Leiomyoma; Fibromyoma; Myoma; Fibroids
Uterine fibroids are common. As many as 1 in 5 women may have fibroids during their childbearing years. Half of all women have fibroids by age 50.
Fibroids are rare in women under age 20. They are more common in African-Americans than Caucasians.
No one knows exactly what causes fibroids. They are thought to be caused by:
- Hormones in the body
- Genes (may run in families)
Fibroids can be so tiny that you need a microscope to see them. They can also grow to be very large. They may fill the entire uterus and may weigh several pounds. Although it is possible for just one fibroid to develop, usually there are more than one.
Fibroids can grow:
- In the muscle wall of the uterus (myometrial)

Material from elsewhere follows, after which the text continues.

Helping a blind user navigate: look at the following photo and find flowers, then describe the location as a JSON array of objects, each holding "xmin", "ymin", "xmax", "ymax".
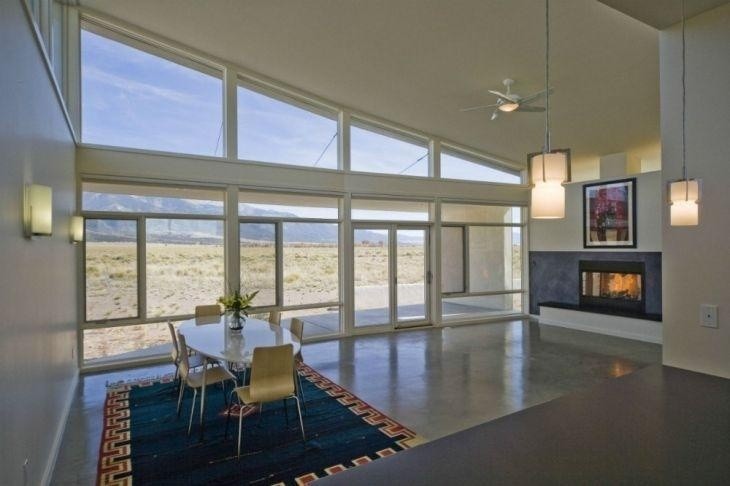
[{"xmin": 216, "ymin": 288, "xmax": 260, "ymax": 322}]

- Just under the surface of the uterine lining (submucosal)
- Just under the outside lining of the uterus (subserosal)
- On a long stalk on the outside the uterus or inside the uterus (pedunculated)
Common symptoms of uterine fibroids are:
- Bleeding between periods
- Heavy bleeding during your period, sometimes with blood clots
- Periods that may last longer than normal
- Needing to urinate more often
- Pelvic cramping or pain with periods
- Feeling fullness or pressure in your lower belly
- Pain during intercourse
Often, you can have fibroids and not have any symptoms. Your health care provider may find them during a physical exam or other test. Fibroids often shrink and cause no symptoms in women who have gone through menopause.
Exams and Tests
Your health care provider will perform a pelvic exam. This may show that you have a change in the shape of your womb.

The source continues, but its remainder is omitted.